With the rally being held at Delhi’s Ramlila Ground in support of FDI and later the strategy declared at the Congress’ Surajkund meet, the message has been driven home that the Congress is bracing for deflating the pressures being mounted by the opposition parties over the issues of price rise and corruption. To put simply, the Congress seems to be keen on justifying its moves which have been dubbed as inflationary by the opposition and it is also expected that the government will try to convince the people to get ready for facing some more harsh measures to be taken for boosting the economy. However, all these won’t be easier as most of the Congress leaders are pressing the government to adhere to its populist policies. Congress chief Sonia Gandhi advised the ministers as well as the party leaders to improve the coordination among them and attach importance to grassroot workers of the party and dispel skepticism in the public about the government’s policies. This clearly reflects that the Congress-led government at the Centre has lost its connection with the people and the issues of price rise and allegations of corruption have become a major cause of concern for the party leadership. It is quite natural that the string of corruption cases and especially the expose by India Against Corruption (IAC) activist Arvind Kejriwal have disappointed both the Congress leaders and the party workers.
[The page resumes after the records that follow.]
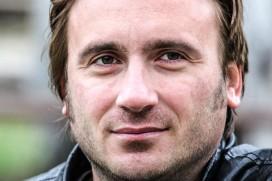 Евгени Динев:От виелицата не беше останала и следа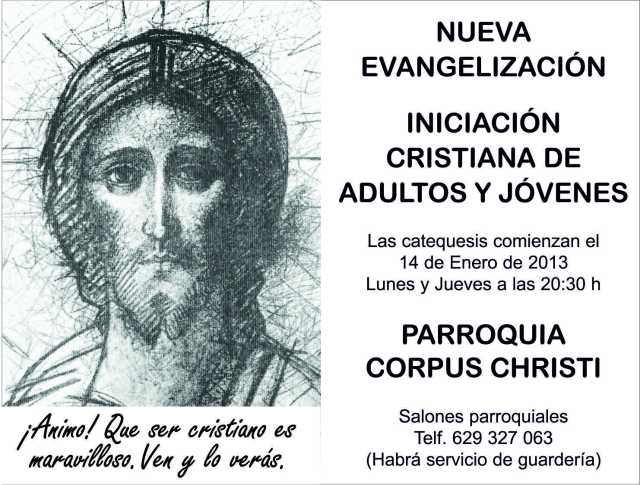 Recordatorio_corpus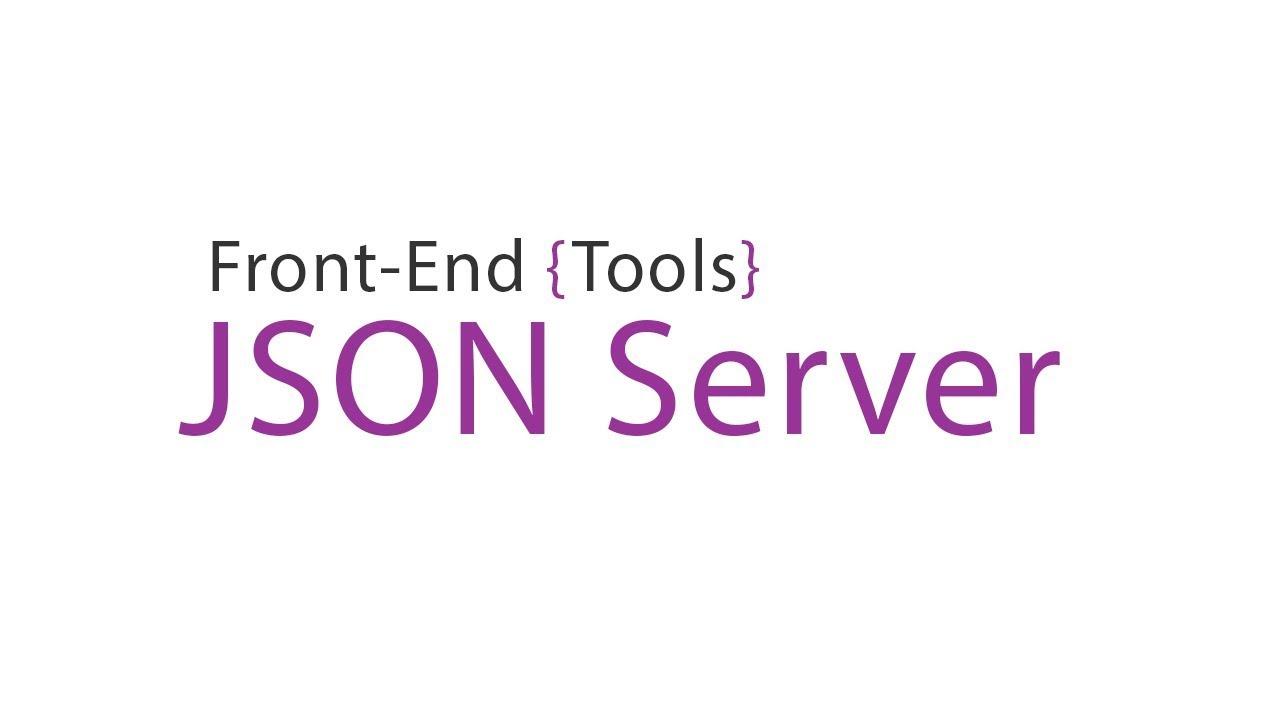 [REST API] 使用 JSON 建置一個 Fake REST API 的服務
With the allegations being leveled against BJP chief Nitin Gadkari by Kejriwal, the Congress has got relief as the main opposition party BJP has slipped into the crisis and the ruling party may fish in the troubled water.

Addressing the gathering at the Surajkund meet, party Chief Sonia Gandhi and general secretary Rahul Gandhi categorically said that the party workers should remain unfazed of these exposes, rather they should make people aware of the fact that credit to such exposes goes to the Right to Information Act which was enacted by the present the UPA regime. Undoubtedly, the UPA government deserves all kudos for bring in the RTI act which has not only ensured transparency in the government functioning, but also malafide intentions of the ministers and mandarins, however on this ground, the serious corruption cases which have been unveiled during the last three years cannot be overlooked. It is also a matter of grave concern that some school of thoughts has recently opined that some of the provisions of the RTI should be diluted. Though, it was finally decided not to tamper with the provisions of the law which is a welcome step and the credit for this goes to the Prime Minister besides Congress chief Sonia Gandhi and Rahul Gandhi for not bowing before such pressures.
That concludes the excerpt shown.